TikTok said Wednesday it would suspend a controversial program in the European Union that has prompted growing alarm among EU regulators.
The program at issue appears within TikTok Lite, a less data-intensive version of TikTok’s main app, and which contains a feature that rewards users with cash for engaging with TikTok content and app features.
TikTok said it was “voluntarily” suspending the rewards program after the European Commission announced Monday it could impose fines and a mandatory suspension over concerns that the feature may drive addiction by encouraging users to interact with the platform more.

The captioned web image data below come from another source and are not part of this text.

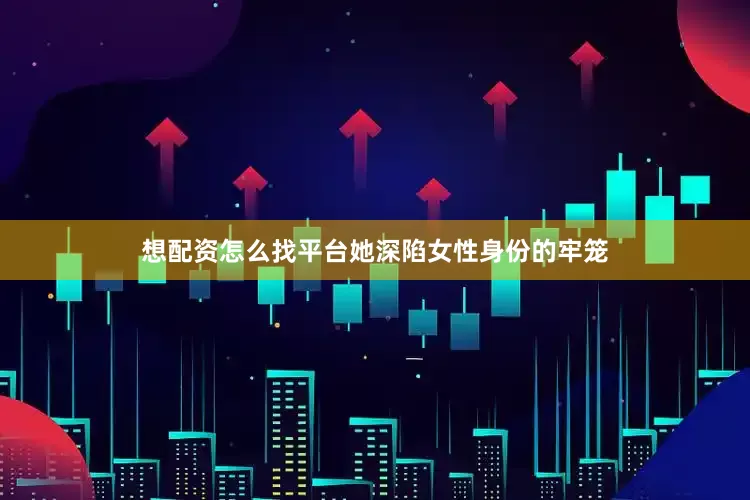 想配资怎么找平台她深陷女性身份的牢笼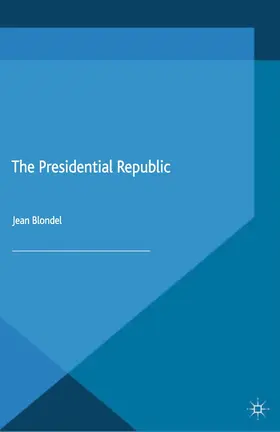 Blondel | The Presidential Republic | Buch | 978-1-349-50311-7 | www.sack.de
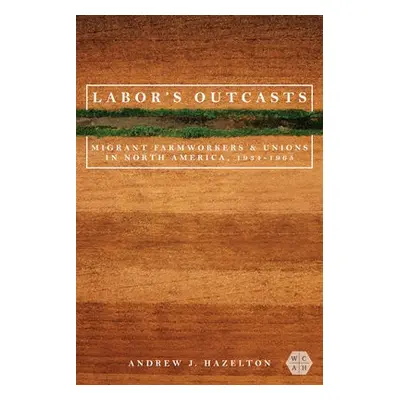 Labor's Outcasts - Hazelton, Andrew J.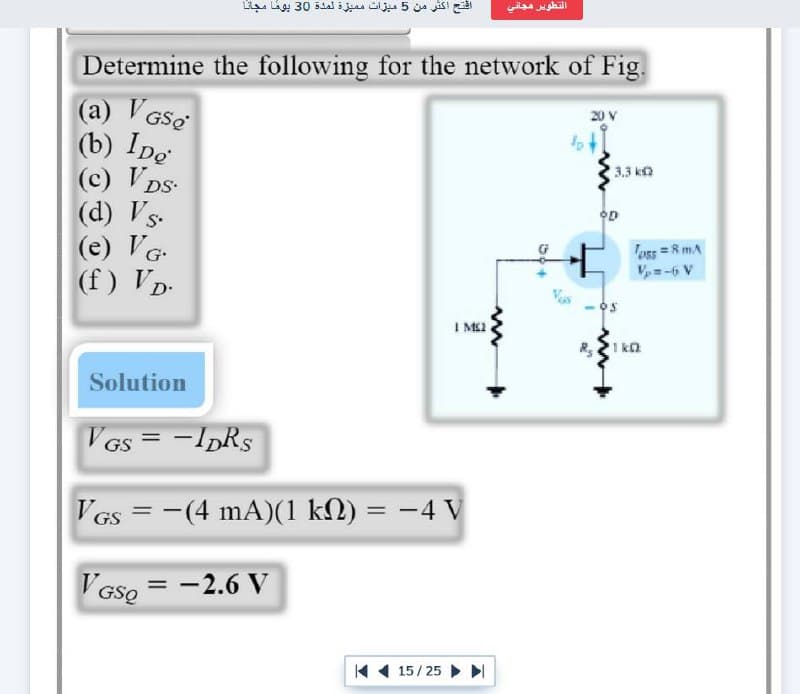 التطوير مجاني
افتح اكثر من 5 ميزات م ميز لمدة 30 يوها مجانا
Determine the following for the network of Fig.
(a) V GSe
(b) Ipe
(c) V DS-
(d) Vs-
(e) VG
(f) VD-
20 V
3.3 ko
oss = RmA
V=-6 V
I M2
R,I ka
Solution
VGs = -IDRS
VGs = -(4 mA)(1 kN) = -4 V
%3D
%3D
V'Gse
= -2.6 V
V GSQ
K 1 15/25 I
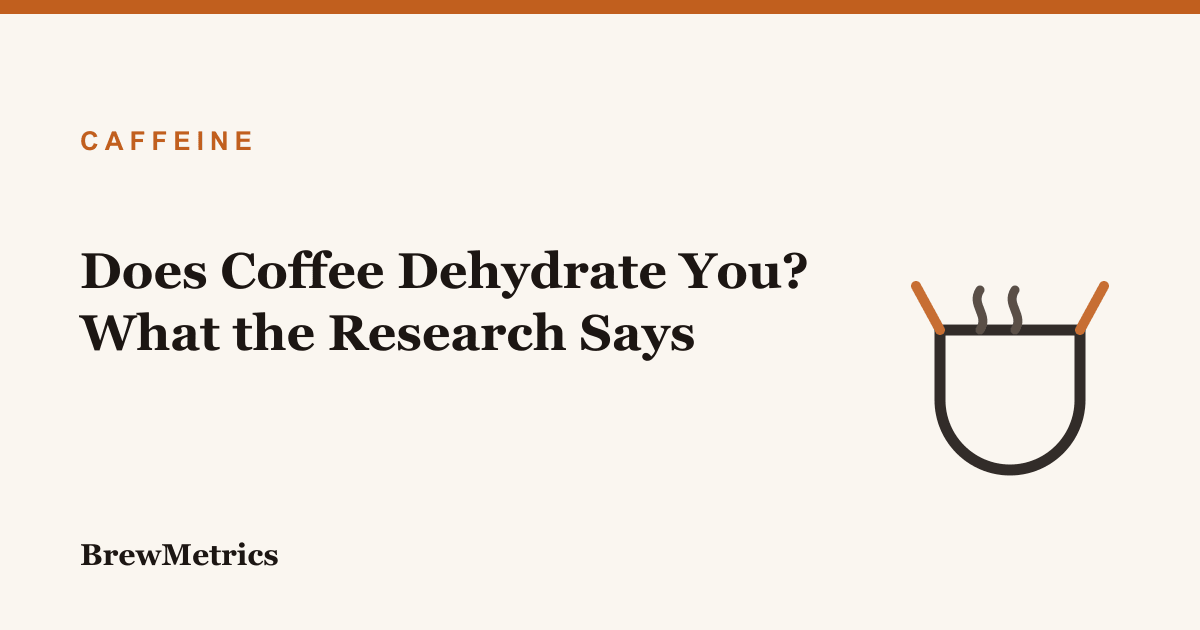 Does Coffee Dehydrate You? What the Research Says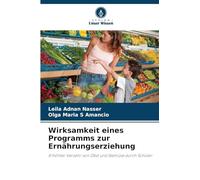 Wirksamkeit eines Programms zur Ernährungserziehung: Erhöhter Verzehr von Obst und Gemüse durch Schüler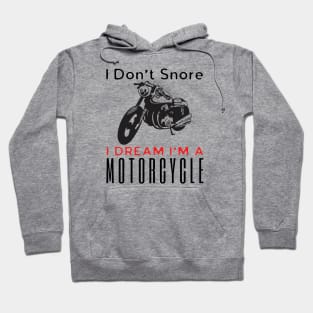 I Don't Snore I Dream I'm A Motorcycle Hoodie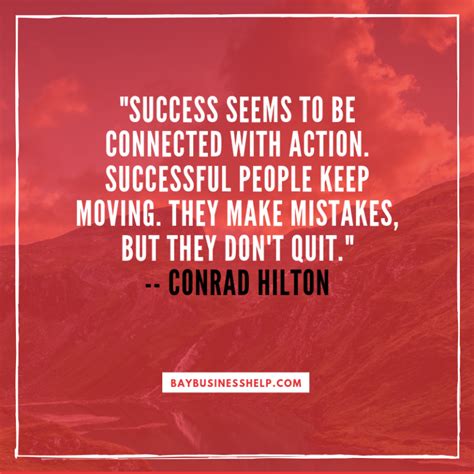 Conrad Hilton Successful People Keep Moving Motivational Business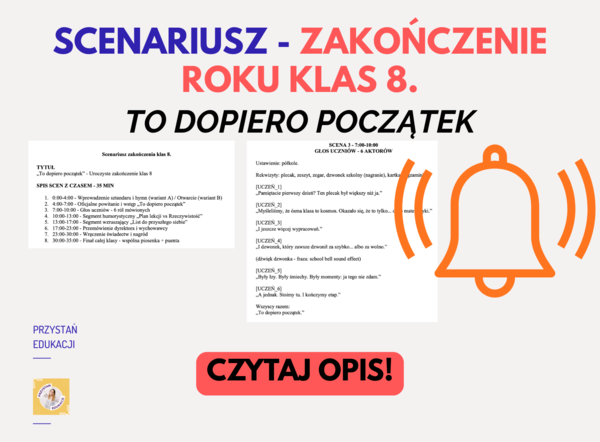 Scenariusz zakończenia klas 8 - „To dopiero początek” (35 min) - gotowy do druku #zakończenieklas3 #zakończenierokuklas8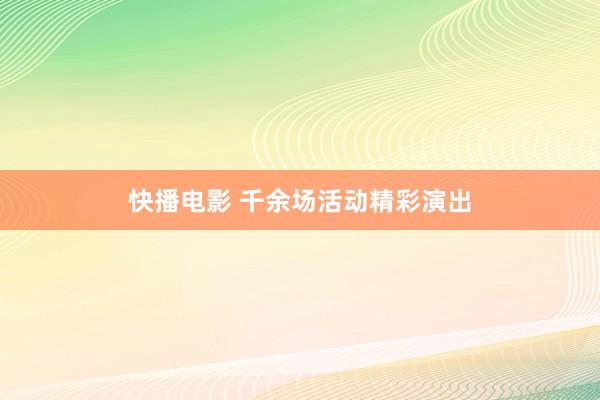 快播电影 千余场活动精彩演出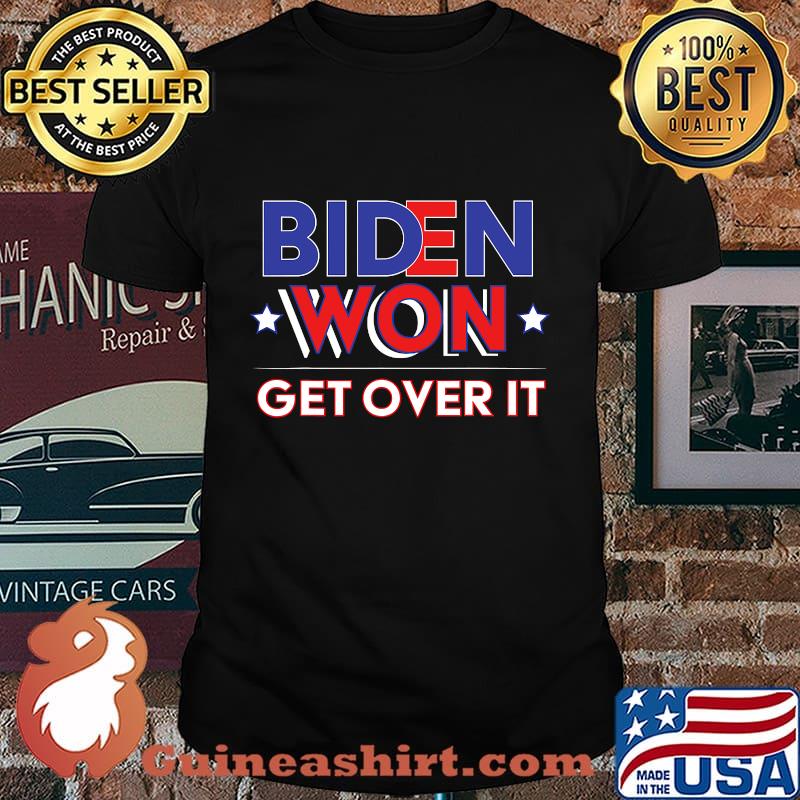 Biden won get over it harris we won deal with it shirt
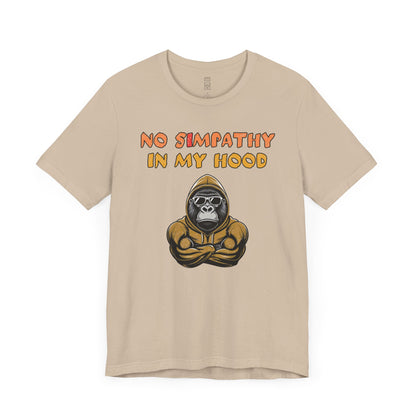 No simpathy in my hood T-shirt
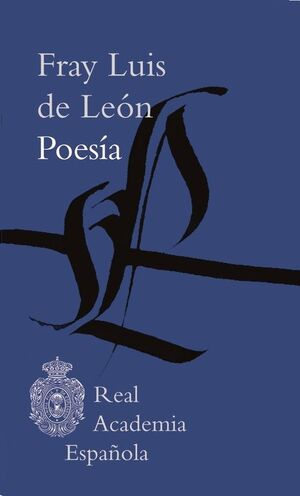 POESÍA (FRAY LUIS DE LEON)-RAE-GALAXIA-DURA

“TikTok always seeks to engage constructively with the EU Commission and other regulators,” TikTok said in a post on X. “We are therefore voluntarily suspending the rewards functions in TikTok Lite while we address the concerns that they have raised.”

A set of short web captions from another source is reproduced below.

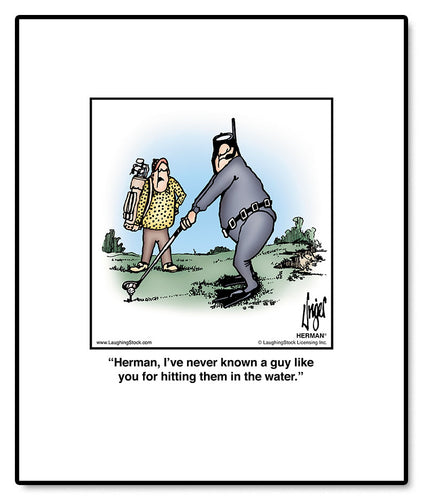 Herman, I’ve never known a guy like you for hitting them in the water.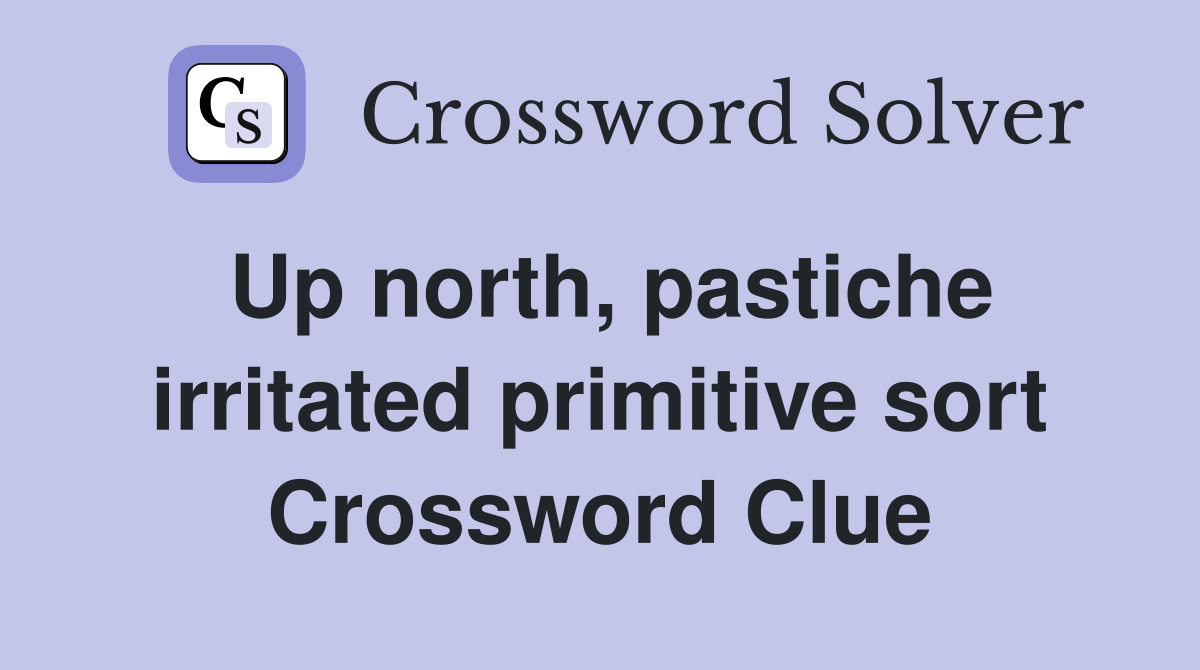 Up north, pastiche irritated primitive sort Crossword Clue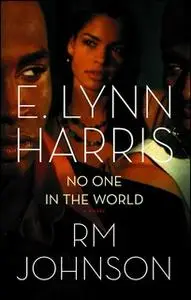 «No One in the World» by E. Lynn Harris,RM Johnson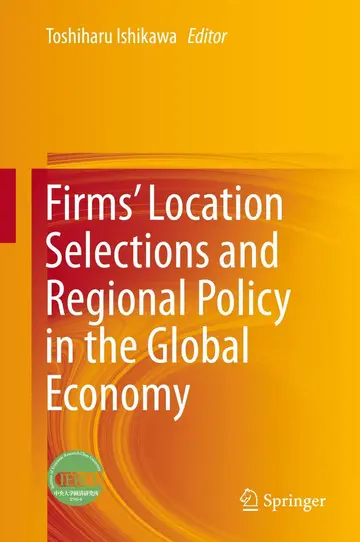 Cover of Firms’ Location Selections and Regional Policy in the Global Economy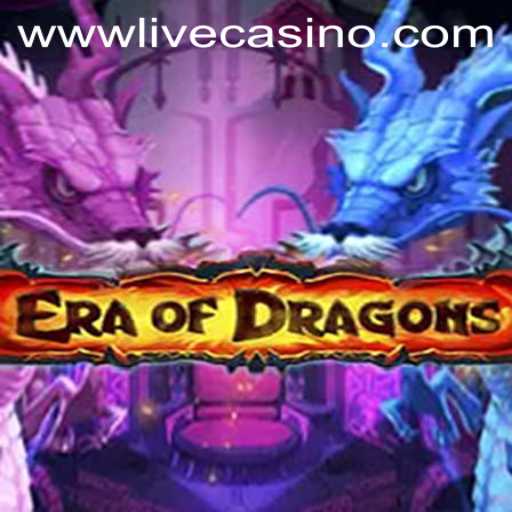 EraOfDragons: A Riveting Adventure with Livecasino.io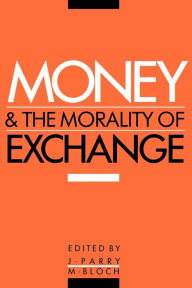 Title: Money and the Morality of Exchange / Edition 1, Author: Jonathan Parry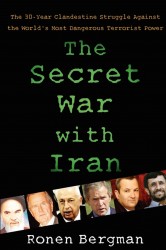 The Secret War with Iran The Secret War with Iran
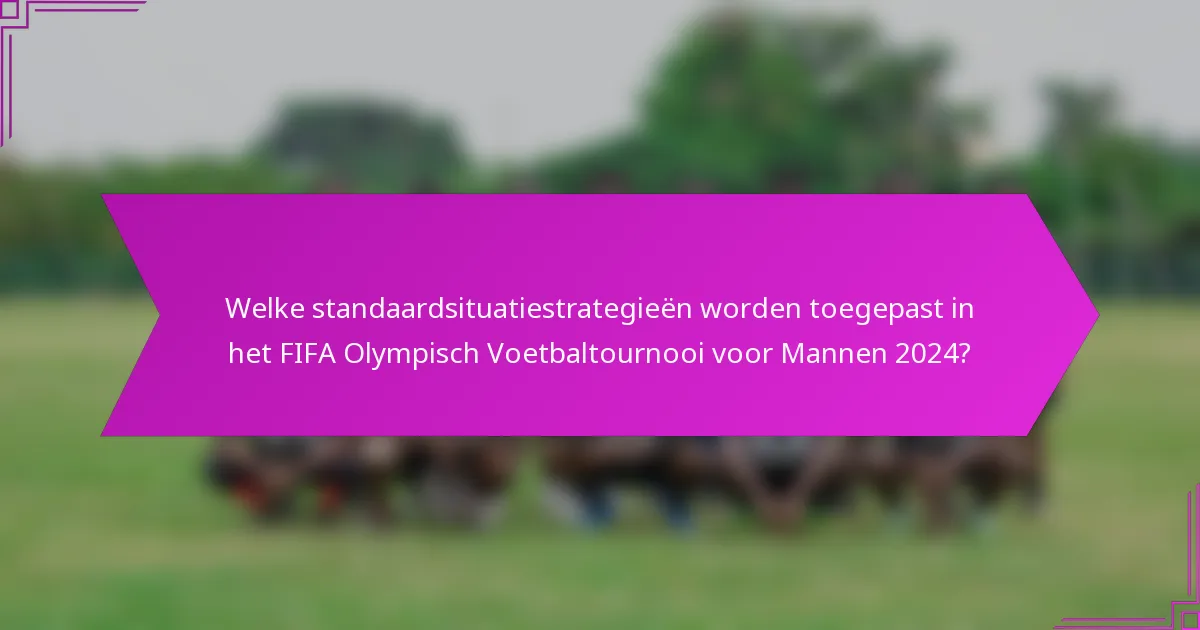 Welke standaardsituatiestrategieën worden toegepast in het FIFA Olympisch Voetbaltournooi voor Mannen 2024?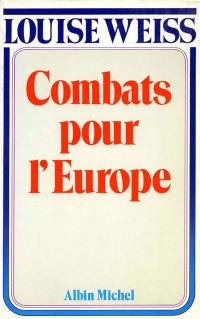 Mémoires d'une européenne. Vol. 2. Combats pour l'Europe : 1919-1934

The EU warnings to TikTok reflected an exercise of new oversight powers granted by the Digital Services Act, the trading bloc’s recently enacted law governing online platforms. In opening a probe into TikTok Lite earlier this week, the European Commission said that TikTok could be fined for failing to provide information it owes to the Commission about the app, including a risk assessment report and a separate report outlining steps the company has taken to minimize those risks.
Failure to hand over the risk assessment and risk mitigation report could result in fines of up to 1% of TikTok’s global annual revenue and “periodic penalties” of up to 5% of TikTok’s average daily revenue, the Commission said previously. TikTok also faces further, additional fines of up to 6% of its global annual revenue if the TikTok Lite feature is determined to be in violation of the DSA.

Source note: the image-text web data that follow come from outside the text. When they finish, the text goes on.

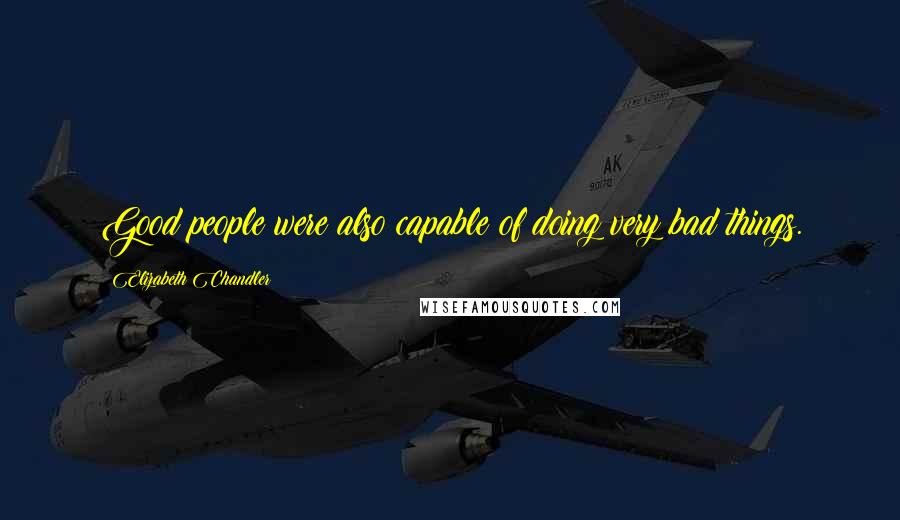 Elizabeth Chandler Quotes: Good people were also capable of doing very bad things.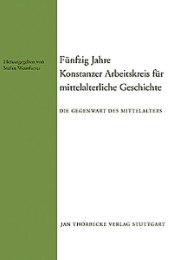 Fünfzig Jahre Konstanzer Arbeitskreis für mittelalterliche Geschichte - Cover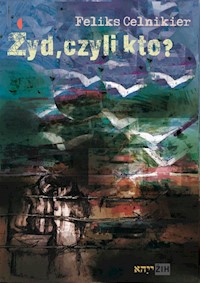 Żyd, czyli kto? - Celnikier Feliks - książka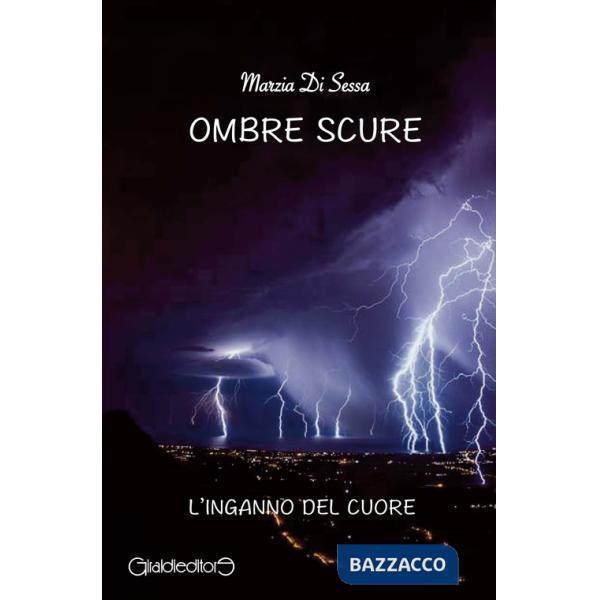 Ombre scure. L'inganno del cuore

TikTok’s move to suspend TikTok Lite’s reward features in Europe, meanwhile, comes as it faces its biggest threat yet to its United States operations. President Joe Biden on Wednesday signed a bill that could lead to a nationwide TikTok ban, after Congress passed the bill earlier this week as part of a wide-ranging foreign aid package meant to support Israel and Ukraine. Under what is now US law, TikTok is forced to find a new owner within months or be banned from the United States entirely.